- [INSTRUCTIONS TO FOLLOW] Using the records below, filter for lines that contain the string "gazellethomsons" and copy them out.

- [DATASET]
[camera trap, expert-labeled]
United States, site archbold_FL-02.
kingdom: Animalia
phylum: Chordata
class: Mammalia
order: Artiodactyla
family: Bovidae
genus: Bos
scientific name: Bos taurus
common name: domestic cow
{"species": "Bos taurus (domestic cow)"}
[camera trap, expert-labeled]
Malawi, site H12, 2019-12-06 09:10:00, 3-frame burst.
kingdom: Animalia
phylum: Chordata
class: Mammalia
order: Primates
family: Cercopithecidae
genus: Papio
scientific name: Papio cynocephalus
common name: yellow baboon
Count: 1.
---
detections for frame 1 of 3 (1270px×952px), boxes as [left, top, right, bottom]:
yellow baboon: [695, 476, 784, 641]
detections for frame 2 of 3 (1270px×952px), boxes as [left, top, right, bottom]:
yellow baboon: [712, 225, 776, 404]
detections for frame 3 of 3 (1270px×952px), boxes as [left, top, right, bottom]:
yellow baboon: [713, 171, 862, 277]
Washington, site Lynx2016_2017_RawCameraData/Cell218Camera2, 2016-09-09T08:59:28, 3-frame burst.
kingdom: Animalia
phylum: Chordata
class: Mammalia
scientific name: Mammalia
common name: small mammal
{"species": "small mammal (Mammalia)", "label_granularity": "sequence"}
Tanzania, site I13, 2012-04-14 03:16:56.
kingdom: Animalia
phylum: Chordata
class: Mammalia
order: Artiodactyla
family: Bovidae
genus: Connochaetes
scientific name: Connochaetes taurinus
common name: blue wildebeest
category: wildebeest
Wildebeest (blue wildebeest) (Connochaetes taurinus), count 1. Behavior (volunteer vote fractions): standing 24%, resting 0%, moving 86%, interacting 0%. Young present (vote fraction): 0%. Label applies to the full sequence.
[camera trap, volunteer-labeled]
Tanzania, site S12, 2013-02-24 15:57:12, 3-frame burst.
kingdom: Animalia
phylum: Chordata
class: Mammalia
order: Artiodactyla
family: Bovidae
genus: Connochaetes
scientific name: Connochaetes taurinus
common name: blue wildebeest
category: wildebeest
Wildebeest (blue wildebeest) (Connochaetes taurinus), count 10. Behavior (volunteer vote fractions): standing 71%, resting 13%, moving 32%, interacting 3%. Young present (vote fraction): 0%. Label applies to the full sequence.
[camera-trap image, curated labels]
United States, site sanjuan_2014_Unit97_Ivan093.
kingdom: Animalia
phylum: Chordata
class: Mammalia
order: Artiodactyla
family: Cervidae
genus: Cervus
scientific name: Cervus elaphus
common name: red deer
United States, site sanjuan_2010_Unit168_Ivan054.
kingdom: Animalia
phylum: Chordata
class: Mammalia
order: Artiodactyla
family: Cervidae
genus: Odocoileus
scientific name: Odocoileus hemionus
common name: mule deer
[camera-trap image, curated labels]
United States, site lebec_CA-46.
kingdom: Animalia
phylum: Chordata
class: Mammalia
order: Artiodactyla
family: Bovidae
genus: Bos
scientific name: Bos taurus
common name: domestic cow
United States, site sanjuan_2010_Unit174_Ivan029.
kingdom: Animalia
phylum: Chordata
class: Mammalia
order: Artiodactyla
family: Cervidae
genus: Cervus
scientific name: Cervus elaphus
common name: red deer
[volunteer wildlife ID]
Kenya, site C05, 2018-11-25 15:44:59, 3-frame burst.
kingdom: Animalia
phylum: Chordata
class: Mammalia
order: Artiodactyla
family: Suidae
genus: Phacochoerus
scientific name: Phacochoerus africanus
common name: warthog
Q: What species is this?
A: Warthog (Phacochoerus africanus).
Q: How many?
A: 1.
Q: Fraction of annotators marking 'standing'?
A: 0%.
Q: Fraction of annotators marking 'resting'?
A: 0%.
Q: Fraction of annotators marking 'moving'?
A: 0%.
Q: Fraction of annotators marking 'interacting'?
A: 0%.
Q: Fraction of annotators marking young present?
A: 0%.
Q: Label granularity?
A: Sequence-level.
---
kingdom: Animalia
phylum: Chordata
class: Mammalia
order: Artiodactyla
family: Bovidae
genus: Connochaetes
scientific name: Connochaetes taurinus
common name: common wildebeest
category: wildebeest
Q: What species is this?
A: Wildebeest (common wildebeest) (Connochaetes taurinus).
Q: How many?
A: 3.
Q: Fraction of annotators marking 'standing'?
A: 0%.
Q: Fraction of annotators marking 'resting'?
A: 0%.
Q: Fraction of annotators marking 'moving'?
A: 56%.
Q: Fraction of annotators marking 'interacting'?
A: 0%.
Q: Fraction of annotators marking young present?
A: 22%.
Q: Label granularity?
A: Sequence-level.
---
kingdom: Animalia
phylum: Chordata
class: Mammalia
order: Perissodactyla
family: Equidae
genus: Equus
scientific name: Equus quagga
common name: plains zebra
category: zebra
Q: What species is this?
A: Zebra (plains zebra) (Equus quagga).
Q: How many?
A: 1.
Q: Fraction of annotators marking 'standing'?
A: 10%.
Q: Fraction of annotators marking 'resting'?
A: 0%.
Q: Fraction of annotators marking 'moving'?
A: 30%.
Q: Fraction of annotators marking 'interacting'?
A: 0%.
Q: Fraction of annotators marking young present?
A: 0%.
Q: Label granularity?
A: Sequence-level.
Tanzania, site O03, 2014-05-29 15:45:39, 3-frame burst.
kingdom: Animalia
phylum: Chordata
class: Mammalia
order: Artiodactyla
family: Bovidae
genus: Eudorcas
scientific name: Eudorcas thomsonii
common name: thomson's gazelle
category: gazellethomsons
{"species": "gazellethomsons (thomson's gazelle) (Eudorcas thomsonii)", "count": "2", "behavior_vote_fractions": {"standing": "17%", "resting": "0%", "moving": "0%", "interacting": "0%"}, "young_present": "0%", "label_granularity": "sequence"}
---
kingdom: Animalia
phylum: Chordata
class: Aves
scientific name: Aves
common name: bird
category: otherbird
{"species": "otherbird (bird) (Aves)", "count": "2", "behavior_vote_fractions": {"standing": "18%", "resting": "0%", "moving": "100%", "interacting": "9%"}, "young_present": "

- [TASK OUTPUT]
category: gazellethomsons
{"species": "gazellethomsons (thomson's gazelle) (Eudorcas thomsonii)", "count": "2", "behavior_vote_fractions": {"standing": "17%", "resting": "0%", "moving": "0%", "interacting": "0%"}, "young_present": "0%", "label_granularity": "sequence"}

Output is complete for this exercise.